Proyectado a todo 2010, el quebranto de Aerolíneas Argentinas superaría los u$s 300 millones, una cifra difícil de justificar en cualquier circunstancia, pero que hoy -en medio de la pelea por los fondos públicos para el pago de la deuda que enfrenta al Gobierno con la oposición- debería ser calificada al menos de dispendiosa. Sobre todo porque, según fuentes internas de la empresa, la situación en febrero habría sido peor aún, y las pérdidas podrían resultar superiores a las registradas en el primer mes del año.
Las cifras se conocen en un momento en que la dirección de la empresa, que encabeza el joven abogado Mariano Recalde se encuentra bajo sospecha de administración fraudulenta, y con pedido de procesamiento por el fiscal federal Guillermo Marijuán por la supuesta contratación directa de un taller en Brasil para la reparación de un Airbus 340-300.
La investigación, disparada por una denuncia presentada por el abogado Ricardo Monner Sanz ante el juzgado federan de Julián Ercolini, había derivado el miércoles en el allanamiento del despacho de Recalde en la sede de la compañía.
Ayer se repitió el procedimiento, pero esta vez en las oficinas que tiene el gerente de Mantenimiento Miguel Cañal en Ezeiza. Allí el propio fiscal, acompañado de efectivos de la Gendarmería Nacional, secuestró documentación y discos rígidos de computadoras del despacho de Cañal.

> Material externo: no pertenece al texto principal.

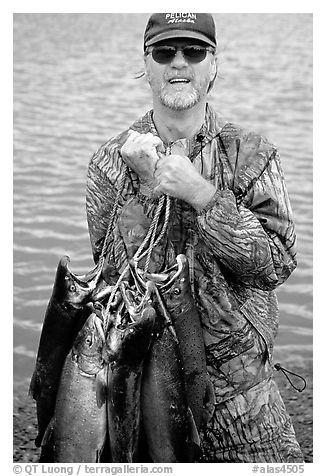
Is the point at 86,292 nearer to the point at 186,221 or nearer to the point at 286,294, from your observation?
the point at 186,221

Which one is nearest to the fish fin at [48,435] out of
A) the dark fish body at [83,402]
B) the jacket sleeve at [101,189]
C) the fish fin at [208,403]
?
the dark fish body at [83,402]

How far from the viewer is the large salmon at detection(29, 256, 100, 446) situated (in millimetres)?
2951

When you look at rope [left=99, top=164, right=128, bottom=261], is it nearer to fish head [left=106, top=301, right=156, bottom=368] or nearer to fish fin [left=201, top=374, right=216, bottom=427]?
fish head [left=106, top=301, right=156, bottom=368]

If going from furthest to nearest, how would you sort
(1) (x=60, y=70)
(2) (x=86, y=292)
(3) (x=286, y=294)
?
1. (1) (x=60, y=70)
2. (3) (x=286, y=294)
3. (2) (x=86, y=292)

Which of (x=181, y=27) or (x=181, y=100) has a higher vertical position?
(x=181, y=27)

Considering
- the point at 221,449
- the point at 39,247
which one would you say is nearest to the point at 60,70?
the point at 39,247

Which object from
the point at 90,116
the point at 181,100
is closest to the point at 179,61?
the point at 181,100

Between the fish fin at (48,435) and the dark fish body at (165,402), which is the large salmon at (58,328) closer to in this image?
the fish fin at (48,435)

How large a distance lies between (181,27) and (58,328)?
122 cm

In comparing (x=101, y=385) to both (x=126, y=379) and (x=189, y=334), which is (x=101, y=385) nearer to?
(x=126, y=379)

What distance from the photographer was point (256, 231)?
9.96 feet

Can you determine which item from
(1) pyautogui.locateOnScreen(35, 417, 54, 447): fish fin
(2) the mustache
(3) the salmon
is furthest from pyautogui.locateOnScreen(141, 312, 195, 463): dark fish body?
(2) the mustache
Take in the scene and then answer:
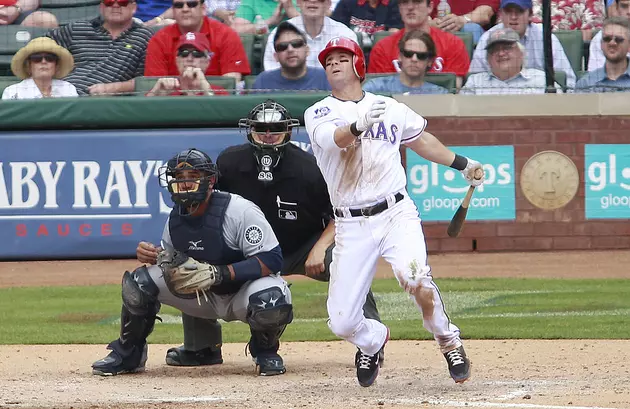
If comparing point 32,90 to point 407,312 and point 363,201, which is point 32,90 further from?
point 363,201

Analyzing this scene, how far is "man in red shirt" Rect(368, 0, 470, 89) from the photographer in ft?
36.4

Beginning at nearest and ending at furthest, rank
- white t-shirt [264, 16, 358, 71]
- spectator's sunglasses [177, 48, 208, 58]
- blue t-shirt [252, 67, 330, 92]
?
spectator's sunglasses [177, 48, 208, 58] < blue t-shirt [252, 67, 330, 92] < white t-shirt [264, 16, 358, 71]

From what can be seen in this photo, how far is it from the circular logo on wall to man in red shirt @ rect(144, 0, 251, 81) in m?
2.86

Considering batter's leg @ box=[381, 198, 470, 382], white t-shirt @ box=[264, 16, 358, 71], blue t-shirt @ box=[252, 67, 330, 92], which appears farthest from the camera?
white t-shirt @ box=[264, 16, 358, 71]

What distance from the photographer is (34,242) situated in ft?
35.9

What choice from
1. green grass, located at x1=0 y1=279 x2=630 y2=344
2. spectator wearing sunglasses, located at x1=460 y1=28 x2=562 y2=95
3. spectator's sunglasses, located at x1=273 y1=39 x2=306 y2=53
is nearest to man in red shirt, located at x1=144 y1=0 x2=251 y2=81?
spectator's sunglasses, located at x1=273 y1=39 x2=306 y2=53

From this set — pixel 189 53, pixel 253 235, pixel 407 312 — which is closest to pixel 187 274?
pixel 253 235

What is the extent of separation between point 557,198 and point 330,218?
200 inches

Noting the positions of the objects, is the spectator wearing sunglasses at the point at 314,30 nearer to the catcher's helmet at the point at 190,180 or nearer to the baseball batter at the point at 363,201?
the catcher's helmet at the point at 190,180

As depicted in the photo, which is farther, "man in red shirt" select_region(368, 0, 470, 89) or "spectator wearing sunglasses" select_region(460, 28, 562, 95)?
"man in red shirt" select_region(368, 0, 470, 89)

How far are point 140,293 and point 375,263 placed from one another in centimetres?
126

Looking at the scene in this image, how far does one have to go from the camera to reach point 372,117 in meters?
4.93

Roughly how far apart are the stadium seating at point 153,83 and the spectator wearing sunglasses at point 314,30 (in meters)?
0.56

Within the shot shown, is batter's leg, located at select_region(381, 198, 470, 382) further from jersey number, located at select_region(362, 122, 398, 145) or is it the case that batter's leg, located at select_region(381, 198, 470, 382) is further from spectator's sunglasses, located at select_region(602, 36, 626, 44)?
spectator's sunglasses, located at select_region(602, 36, 626, 44)
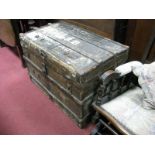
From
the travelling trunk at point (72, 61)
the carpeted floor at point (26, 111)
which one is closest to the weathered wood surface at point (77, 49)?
the travelling trunk at point (72, 61)

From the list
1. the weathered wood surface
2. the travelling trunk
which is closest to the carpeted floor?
the travelling trunk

Cabe apuntar que este funcionario reemplazó hace menos de un mes a Eduardo López, supuestamente en relación con el escándalo del avión enviado a los talleres TAPME en Río de Janeiro. Esa filial de la portuguesa TAP cobró u$s 680.000 por el trabajo (fue la cotización más baja de las tres presentadas), pero entregó el avión cien días después de lo convenido, no sin antes provocar la ruptura de una de las cuatro turbinas de la máquina, y devolverlo con fallas que iban desde el sistema de comunicaciones a los motores-servo que accionan los respaldos reclinables de las butacas.
Si bien lo que se busca en estos procedimientos es otra cosa, quizás la Justicia algún día determine por qué, habiendo vendido u$s 20 millones más en pasajes en enero pasado respecto de igual mes del año anterior, se hayan perdido u$s 22,5 millones. La empresa -en su balance mensual- atribuye la pérdida al mayor gasto en combustible. La cantidad de frecuencias (vuelos) en enero de este año fue el 25% superior a enero de 2009, lo que se tradujo en una suba del 34% en el número de pasajeros transportados; es previsible entonces que se gastara más en nafta, al haberse volado el 25% más de millas. El gasto total en combustible subió -según las cifras que
informa la empresa- un 15% interanual. No se explica entonces cómo, con más pasajeros que gastaron casi veinte millones de dólares más, la empresa no sólo siguió en números rojos sino que además incrementó sus pérdidas sobre las del año pasado.
Otro dato preocupante de cara al futuro es que la puntualidad en vuelos internacionales fue de sólo un 68% (el año anterior había sido del 86%); también se descendió en la puntualidad de los vuelos regionales y se mantuvo en un nivel sólo aceptable en las frecuencias de cabotaje.